There was a crash, then a yell.
She pressed her ear against the door, biting her lip.
“What did I tell you? What did I
fucking tell you?”
“Bill, mate, I don’t know how the bitch got it-”
“We both know
exactly how she got it, you lying prick.
You left the fucking thing in the kitchen.
Right out in the open. I’m amazed she didn’t notice it sooner!”
“It was a mistake, mate-”
“Don’t you fucking
insult me, Rob.
A mistake? Are you trying to be fucking
funny? If the battery hadn’t conked out, the girl would have called the police. We’d’ve been in handcuffs before we knew what was going on!

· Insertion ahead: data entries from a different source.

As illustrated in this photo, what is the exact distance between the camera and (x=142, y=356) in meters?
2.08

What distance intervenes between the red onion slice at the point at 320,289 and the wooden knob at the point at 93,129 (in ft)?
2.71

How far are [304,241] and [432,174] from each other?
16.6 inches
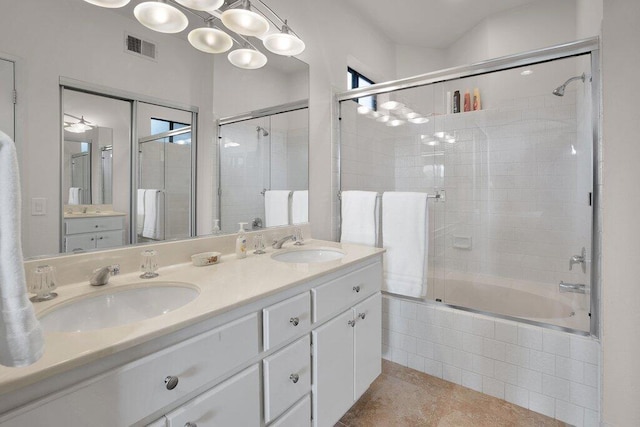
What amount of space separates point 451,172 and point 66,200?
261 cm

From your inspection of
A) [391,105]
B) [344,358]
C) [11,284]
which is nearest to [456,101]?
[391,105]

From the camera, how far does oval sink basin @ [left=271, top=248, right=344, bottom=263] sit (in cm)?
178

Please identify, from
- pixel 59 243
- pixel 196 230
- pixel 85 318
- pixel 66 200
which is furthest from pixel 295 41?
pixel 85 318

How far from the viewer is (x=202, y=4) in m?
1.30

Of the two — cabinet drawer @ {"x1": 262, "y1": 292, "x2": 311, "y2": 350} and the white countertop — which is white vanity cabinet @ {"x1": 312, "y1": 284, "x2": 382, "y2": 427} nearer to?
cabinet drawer @ {"x1": 262, "y1": 292, "x2": 311, "y2": 350}

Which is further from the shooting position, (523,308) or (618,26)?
(523,308)

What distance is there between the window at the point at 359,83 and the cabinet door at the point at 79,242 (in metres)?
2.09

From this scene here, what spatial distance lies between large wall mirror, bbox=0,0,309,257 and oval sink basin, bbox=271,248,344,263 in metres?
0.47

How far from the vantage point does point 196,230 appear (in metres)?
1.49

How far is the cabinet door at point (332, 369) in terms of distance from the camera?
4.17 feet

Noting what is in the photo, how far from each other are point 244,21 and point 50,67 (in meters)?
0.82

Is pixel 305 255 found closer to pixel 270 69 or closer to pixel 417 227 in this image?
pixel 417 227

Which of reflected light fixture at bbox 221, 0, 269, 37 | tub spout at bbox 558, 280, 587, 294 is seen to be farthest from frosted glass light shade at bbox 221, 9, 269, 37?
tub spout at bbox 558, 280, 587, 294

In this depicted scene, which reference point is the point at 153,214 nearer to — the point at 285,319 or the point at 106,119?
the point at 106,119
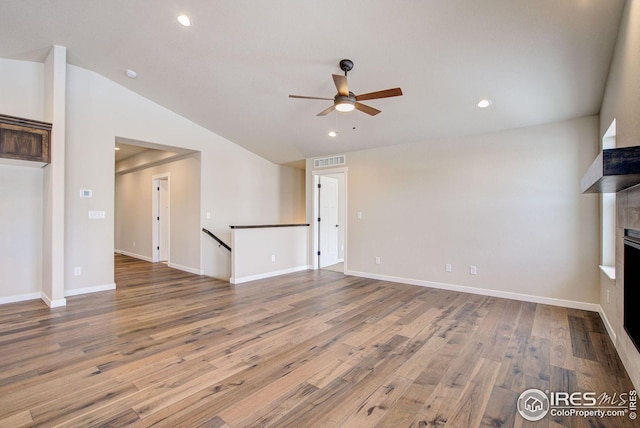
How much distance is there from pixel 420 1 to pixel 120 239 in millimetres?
9914

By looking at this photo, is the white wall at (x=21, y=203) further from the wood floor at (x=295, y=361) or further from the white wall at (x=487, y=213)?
the white wall at (x=487, y=213)

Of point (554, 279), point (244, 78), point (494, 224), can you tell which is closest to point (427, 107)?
point (494, 224)

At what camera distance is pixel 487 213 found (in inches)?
180

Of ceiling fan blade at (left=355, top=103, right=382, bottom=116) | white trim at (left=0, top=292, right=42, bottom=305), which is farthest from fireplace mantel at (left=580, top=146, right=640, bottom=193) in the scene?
white trim at (left=0, top=292, right=42, bottom=305)

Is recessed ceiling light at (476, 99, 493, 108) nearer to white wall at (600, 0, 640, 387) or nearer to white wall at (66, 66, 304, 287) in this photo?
white wall at (600, 0, 640, 387)

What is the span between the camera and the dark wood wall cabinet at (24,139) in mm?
3752

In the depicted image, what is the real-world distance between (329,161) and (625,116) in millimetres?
4648

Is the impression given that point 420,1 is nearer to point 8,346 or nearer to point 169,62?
point 169,62

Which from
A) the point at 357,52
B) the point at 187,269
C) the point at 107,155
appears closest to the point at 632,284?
the point at 357,52

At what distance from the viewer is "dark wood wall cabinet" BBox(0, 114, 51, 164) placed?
375cm

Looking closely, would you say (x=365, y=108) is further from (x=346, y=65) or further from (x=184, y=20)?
(x=184, y=20)

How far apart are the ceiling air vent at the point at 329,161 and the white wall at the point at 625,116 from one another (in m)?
4.02

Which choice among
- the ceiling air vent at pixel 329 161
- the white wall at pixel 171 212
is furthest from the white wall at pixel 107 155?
the ceiling air vent at pixel 329 161

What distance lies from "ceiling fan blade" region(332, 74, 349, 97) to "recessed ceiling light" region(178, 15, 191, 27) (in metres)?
1.86
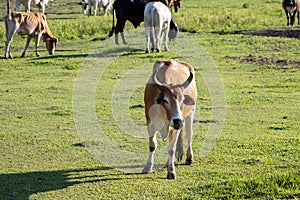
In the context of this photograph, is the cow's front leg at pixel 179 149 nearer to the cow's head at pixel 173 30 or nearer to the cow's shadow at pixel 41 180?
the cow's shadow at pixel 41 180

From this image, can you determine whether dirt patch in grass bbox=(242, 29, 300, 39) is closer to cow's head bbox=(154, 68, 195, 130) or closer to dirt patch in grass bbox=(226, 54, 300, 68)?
dirt patch in grass bbox=(226, 54, 300, 68)

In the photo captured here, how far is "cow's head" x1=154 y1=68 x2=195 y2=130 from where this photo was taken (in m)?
7.30

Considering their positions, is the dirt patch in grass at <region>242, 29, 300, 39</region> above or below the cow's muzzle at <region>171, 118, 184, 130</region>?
below

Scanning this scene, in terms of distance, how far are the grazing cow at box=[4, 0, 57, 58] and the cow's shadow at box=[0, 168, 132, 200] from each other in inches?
428

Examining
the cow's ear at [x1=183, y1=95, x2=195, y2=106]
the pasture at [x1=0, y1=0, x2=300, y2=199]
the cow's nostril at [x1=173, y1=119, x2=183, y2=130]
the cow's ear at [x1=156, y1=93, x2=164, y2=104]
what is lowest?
the pasture at [x1=0, y1=0, x2=300, y2=199]

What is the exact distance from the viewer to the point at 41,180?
310 inches

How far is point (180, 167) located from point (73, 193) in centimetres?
156

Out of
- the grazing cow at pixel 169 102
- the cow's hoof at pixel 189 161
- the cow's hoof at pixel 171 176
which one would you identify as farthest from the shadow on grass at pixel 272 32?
the cow's hoof at pixel 171 176

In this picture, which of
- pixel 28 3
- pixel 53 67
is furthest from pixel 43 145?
pixel 28 3

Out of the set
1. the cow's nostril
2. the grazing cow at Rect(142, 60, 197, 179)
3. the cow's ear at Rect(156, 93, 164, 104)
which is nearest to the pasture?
the grazing cow at Rect(142, 60, 197, 179)

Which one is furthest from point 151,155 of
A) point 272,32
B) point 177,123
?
point 272,32

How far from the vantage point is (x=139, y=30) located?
915 inches

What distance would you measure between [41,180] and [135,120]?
3527 millimetres

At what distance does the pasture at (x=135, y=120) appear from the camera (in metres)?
7.60
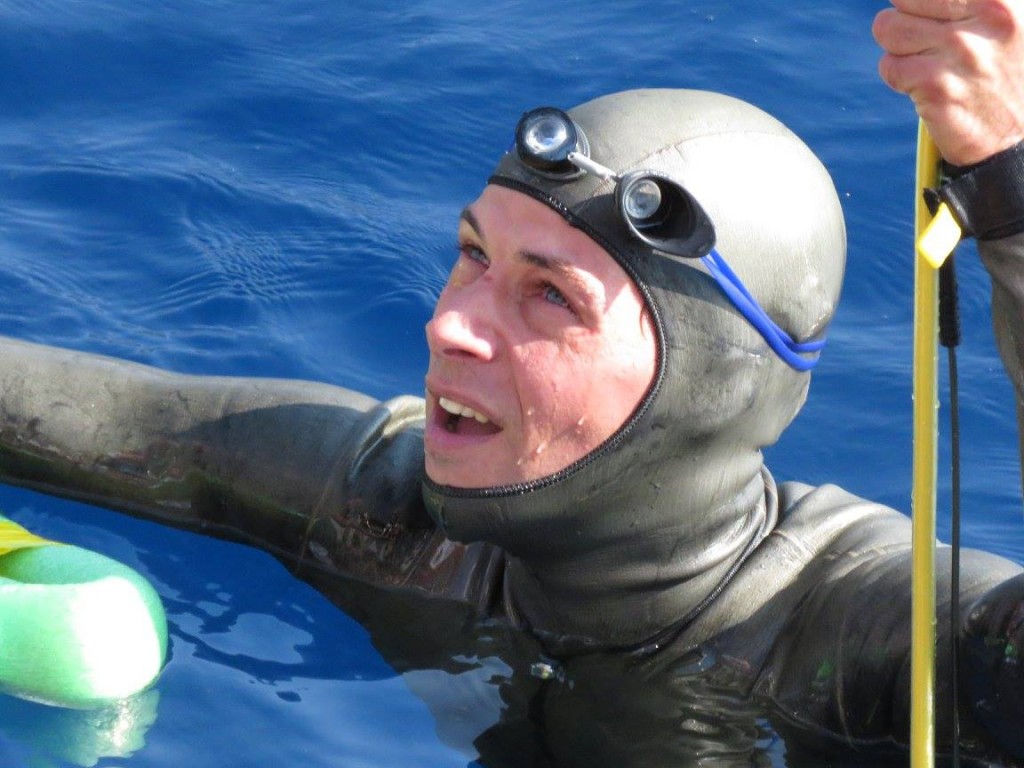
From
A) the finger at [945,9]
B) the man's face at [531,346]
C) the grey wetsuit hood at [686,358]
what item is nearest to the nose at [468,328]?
the man's face at [531,346]

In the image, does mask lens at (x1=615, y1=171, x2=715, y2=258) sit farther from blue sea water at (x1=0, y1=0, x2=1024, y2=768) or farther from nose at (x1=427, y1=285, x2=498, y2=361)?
blue sea water at (x1=0, y1=0, x2=1024, y2=768)

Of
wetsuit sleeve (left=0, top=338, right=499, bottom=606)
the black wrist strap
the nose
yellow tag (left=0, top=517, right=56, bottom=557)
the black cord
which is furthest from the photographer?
wetsuit sleeve (left=0, top=338, right=499, bottom=606)

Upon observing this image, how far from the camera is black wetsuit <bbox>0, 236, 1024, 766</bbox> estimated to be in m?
3.30

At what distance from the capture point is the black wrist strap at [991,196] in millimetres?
2691

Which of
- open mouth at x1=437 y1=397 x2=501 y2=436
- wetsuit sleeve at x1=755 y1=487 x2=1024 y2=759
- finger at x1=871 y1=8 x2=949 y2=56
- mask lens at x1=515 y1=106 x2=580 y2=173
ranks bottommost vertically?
wetsuit sleeve at x1=755 y1=487 x2=1024 y2=759

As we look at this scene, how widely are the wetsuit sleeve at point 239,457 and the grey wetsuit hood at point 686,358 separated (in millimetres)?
455

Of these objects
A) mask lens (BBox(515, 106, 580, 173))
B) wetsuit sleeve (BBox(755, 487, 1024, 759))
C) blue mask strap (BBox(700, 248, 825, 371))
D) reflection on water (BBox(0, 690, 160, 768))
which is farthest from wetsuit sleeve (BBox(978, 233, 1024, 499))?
reflection on water (BBox(0, 690, 160, 768))

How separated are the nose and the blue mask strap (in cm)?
44

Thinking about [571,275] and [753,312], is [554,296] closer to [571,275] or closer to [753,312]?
[571,275]

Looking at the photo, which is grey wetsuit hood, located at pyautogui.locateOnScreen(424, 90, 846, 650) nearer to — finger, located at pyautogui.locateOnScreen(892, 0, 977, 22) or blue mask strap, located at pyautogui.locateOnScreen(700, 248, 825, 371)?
blue mask strap, located at pyautogui.locateOnScreen(700, 248, 825, 371)

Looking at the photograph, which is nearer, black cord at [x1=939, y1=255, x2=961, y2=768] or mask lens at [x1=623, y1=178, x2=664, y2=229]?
black cord at [x1=939, y1=255, x2=961, y2=768]

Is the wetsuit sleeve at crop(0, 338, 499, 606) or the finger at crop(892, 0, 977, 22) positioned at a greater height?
the finger at crop(892, 0, 977, 22)

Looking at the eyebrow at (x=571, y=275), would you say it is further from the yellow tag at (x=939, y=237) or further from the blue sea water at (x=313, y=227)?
the blue sea water at (x=313, y=227)

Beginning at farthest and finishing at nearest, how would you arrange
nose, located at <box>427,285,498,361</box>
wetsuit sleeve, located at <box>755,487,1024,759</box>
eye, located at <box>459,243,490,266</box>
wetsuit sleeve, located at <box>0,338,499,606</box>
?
wetsuit sleeve, located at <box>0,338,499,606</box>
eye, located at <box>459,243,490,266</box>
nose, located at <box>427,285,498,361</box>
wetsuit sleeve, located at <box>755,487,1024,759</box>
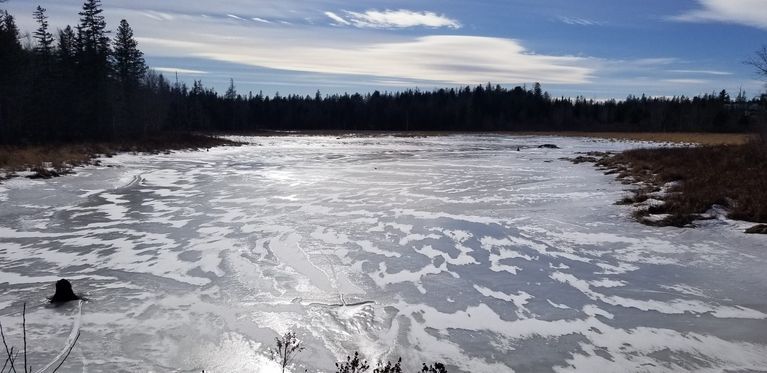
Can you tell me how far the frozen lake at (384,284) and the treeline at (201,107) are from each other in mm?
25697

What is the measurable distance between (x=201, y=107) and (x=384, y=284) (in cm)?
10197

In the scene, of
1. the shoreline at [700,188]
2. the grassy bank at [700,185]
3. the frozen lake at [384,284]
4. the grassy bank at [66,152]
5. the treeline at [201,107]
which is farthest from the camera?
the treeline at [201,107]

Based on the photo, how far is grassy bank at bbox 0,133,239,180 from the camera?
1886 centimetres

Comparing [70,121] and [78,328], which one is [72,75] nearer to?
[70,121]

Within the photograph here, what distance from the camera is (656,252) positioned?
8.85 metres

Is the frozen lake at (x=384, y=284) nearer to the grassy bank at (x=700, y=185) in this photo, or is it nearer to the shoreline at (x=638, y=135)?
the grassy bank at (x=700, y=185)

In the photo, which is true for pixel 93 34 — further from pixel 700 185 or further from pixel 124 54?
pixel 700 185

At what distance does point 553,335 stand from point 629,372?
101 cm

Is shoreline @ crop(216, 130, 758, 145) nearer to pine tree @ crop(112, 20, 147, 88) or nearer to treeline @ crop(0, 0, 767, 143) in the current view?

Both of us in the lockbox for eight years, at the very
least, over
one fucking mistake.”
There was a long silence. Margaux moved back from the door and sat down on the bed.
He’d been furious. Really furious.
She had expected as much. Her little discovery might have cost him his freedom, after all.
Margaux lay on the bed, curling into the fetal position.
The side of her face was beginning to ache. The adrenaline must have been wearing off. She wondered dimly if she’d have bruises in the morning. The salt tang of blood in her mouth surprised her, and she raised a hand to her lip to find that the cut there had reopened. Oh yes, she’d be a pretty mess come daylight.